[edit]
High-Dimensional Gaussian Mean Estimation under Realizable Contamination
Proceedings of Thirty Ninth Conference on Learning Theory, PMLR 336:1814-1856, 2026.
Abstract
We study mean estimation for a Gaussian distribution with identity covariance in $\mathbb{R}^d$ under a missing data scheme termed realizable $\epsilon$-contamination. In this model, an adversary chooses a function $r(x)$ taking values in $[0,\epsilon]$, and each sample $x$ is removed independently with probability $r(x)$. Recent work introduced this model as an intermediate-strength setting between Missing Completely At Random (MCAR), where missingness is independent of the data, and Missing Not At Random (MNAR), where missingness may depend arbitrarily on the sample values and can lead to non-identifiability.
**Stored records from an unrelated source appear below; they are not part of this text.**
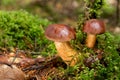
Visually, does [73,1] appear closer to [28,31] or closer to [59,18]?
[59,18]

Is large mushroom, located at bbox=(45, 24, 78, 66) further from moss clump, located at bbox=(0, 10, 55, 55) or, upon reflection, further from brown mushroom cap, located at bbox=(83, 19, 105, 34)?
moss clump, located at bbox=(0, 10, 55, 55)

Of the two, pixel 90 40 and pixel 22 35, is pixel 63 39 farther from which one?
pixel 22 35

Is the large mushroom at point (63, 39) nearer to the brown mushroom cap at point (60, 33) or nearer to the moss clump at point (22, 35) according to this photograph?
the brown mushroom cap at point (60, 33)

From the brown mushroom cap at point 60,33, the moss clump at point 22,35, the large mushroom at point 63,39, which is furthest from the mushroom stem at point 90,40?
the moss clump at point 22,35

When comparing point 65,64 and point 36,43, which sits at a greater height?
point 36,43

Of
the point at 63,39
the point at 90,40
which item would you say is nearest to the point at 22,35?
the point at 90,40

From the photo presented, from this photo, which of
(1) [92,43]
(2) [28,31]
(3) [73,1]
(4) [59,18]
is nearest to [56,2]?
(3) [73,1]

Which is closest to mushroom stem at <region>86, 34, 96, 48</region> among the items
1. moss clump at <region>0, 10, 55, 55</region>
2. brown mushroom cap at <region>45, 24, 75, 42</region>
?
brown mushroom cap at <region>45, 24, 75, 42</region>

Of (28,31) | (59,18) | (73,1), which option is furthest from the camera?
(73,1)
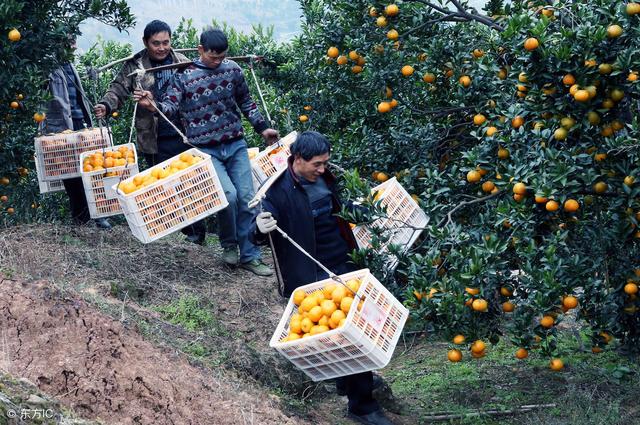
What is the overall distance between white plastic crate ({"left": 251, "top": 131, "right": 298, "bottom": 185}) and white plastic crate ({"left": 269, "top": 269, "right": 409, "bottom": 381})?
257 centimetres

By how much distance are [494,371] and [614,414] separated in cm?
142

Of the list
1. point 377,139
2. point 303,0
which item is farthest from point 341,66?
point 303,0

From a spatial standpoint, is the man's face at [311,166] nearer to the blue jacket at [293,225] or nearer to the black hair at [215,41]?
the blue jacket at [293,225]

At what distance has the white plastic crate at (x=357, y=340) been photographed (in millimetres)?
4746

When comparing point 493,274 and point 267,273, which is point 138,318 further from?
point 493,274

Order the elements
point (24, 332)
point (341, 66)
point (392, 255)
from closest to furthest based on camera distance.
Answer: point (24, 332) → point (392, 255) → point (341, 66)

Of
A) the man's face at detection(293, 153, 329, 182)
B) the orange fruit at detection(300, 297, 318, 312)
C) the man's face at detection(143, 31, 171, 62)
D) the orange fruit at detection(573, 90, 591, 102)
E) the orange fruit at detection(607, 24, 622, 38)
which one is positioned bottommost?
the orange fruit at detection(300, 297, 318, 312)

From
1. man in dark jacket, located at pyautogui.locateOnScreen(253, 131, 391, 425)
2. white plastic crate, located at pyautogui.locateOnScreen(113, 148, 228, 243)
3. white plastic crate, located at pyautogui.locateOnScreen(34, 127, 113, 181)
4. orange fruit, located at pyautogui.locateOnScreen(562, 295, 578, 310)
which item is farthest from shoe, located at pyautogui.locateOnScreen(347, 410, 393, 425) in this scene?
white plastic crate, located at pyautogui.locateOnScreen(34, 127, 113, 181)

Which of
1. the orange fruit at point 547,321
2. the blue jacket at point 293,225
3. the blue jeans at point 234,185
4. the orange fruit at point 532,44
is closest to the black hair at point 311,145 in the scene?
the blue jacket at point 293,225

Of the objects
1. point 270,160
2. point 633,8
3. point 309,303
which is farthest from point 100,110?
point 633,8

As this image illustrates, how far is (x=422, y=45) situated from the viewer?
6445mm

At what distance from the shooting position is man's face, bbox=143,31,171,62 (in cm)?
741

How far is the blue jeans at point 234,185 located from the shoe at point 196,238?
4.25 feet

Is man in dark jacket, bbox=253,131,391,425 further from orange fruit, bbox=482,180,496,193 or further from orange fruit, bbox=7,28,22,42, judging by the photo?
orange fruit, bbox=7,28,22,42
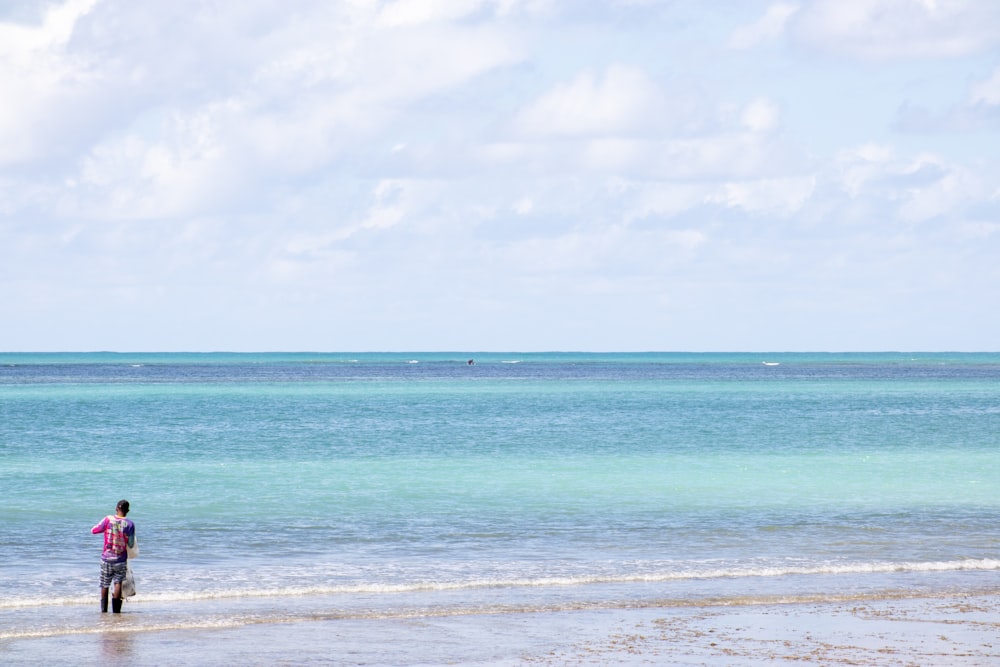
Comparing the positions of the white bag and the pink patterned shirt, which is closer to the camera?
the pink patterned shirt

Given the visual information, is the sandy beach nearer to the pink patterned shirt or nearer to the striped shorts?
the striped shorts

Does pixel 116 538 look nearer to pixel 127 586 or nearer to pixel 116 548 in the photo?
→ pixel 116 548

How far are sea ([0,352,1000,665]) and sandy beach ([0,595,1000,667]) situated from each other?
0.39 ft

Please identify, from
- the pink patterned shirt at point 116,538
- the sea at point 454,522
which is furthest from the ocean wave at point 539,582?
the pink patterned shirt at point 116,538

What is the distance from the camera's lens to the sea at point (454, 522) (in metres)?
18.9

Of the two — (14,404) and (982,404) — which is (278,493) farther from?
(982,404)

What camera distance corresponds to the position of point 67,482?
37469mm

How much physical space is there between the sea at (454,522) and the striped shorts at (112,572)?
549 millimetres

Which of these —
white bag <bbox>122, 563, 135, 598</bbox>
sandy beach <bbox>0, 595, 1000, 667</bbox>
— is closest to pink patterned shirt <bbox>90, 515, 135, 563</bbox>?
white bag <bbox>122, 563, 135, 598</bbox>

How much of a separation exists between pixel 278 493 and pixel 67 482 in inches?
290

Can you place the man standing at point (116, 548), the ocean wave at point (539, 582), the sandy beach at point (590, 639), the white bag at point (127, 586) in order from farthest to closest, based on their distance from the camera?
the ocean wave at point (539, 582) < the white bag at point (127, 586) < the man standing at point (116, 548) < the sandy beach at point (590, 639)

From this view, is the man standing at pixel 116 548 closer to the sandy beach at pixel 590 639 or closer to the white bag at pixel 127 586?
the white bag at pixel 127 586

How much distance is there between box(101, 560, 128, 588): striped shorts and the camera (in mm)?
18297

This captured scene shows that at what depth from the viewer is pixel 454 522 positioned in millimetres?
28719
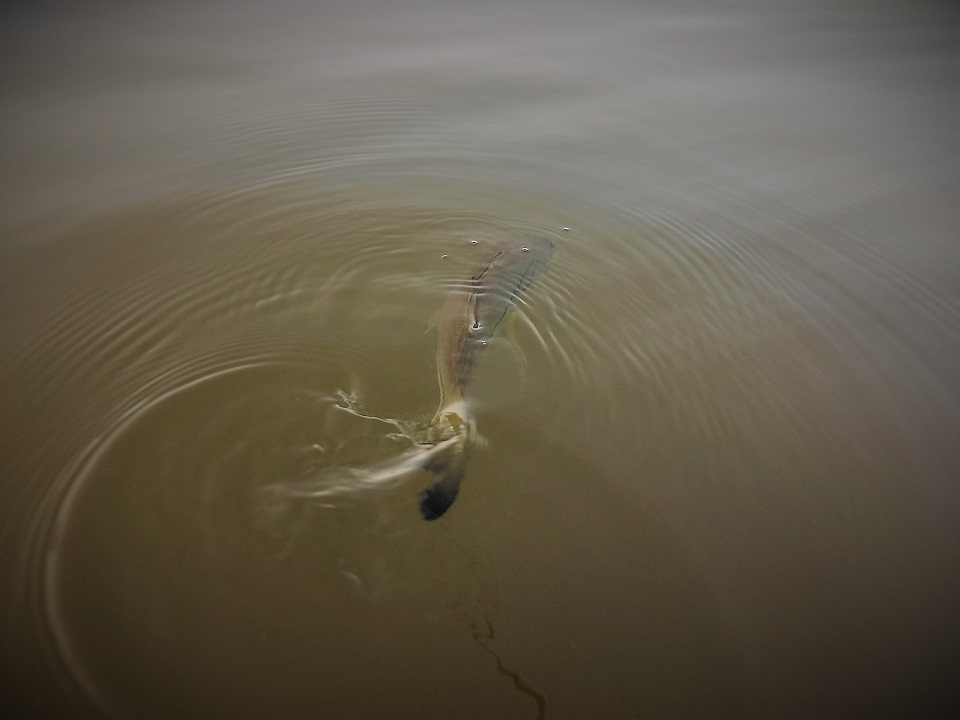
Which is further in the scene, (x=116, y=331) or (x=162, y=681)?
(x=116, y=331)

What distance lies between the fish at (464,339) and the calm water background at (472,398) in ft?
0.17

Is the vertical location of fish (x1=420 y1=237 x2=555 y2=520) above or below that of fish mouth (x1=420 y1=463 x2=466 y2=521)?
above

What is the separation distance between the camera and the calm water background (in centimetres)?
144

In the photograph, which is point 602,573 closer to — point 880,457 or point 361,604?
point 361,604

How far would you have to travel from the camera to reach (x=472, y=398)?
194 centimetres

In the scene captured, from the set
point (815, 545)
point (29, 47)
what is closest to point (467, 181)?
point (815, 545)

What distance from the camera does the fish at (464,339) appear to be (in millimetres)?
1737

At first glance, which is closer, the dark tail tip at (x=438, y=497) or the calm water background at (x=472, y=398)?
the calm water background at (x=472, y=398)

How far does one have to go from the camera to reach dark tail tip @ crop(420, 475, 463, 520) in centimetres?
165

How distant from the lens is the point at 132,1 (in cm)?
447

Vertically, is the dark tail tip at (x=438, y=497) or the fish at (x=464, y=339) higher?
the fish at (x=464, y=339)

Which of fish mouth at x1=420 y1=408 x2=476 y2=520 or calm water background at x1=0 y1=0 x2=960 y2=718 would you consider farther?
fish mouth at x1=420 y1=408 x2=476 y2=520

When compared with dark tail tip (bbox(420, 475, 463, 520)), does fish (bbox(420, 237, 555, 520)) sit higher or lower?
higher

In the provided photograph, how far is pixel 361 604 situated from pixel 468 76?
3220 mm
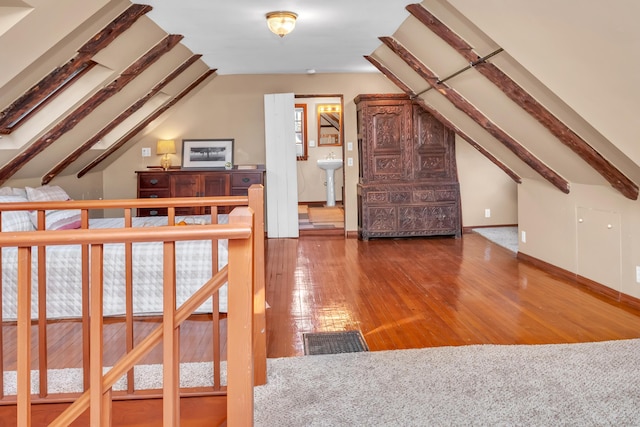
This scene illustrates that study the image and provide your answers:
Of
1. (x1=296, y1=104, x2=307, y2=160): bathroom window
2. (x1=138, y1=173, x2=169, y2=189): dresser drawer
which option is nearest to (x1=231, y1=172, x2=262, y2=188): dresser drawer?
(x1=138, y1=173, x2=169, y2=189): dresser drawer

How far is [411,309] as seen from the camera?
3977 mm

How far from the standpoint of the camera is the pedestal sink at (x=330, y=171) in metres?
9.60

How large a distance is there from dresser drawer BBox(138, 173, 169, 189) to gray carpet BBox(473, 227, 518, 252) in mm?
4551

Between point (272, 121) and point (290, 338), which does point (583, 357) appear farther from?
point (272, 121)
Prior work established information-theoretic upper and lower bounds for mean estimation in the realizable contamination model, but the proposed estimators require runtime exponential in the dimension, leaving open the possibility of computationally efficient algorithms in high dimensions. In this work, we establish an information–computation gap in the Statistical Query model and, as a consequence, for low-degree polynomial and polynomial-threshold-function algorithms. Specifically, we show that any such algorithm must either use substantially more samples than information-theoretically necessary or incur exponential runtime. We complement our lower bound with an algorithm whose sample–time tradeoff nearly matches our lower bound. Together, these results provide a qualitative characterization of the computational complexity of Gaussian mean estimation under realizable $\epsilon$-contamination.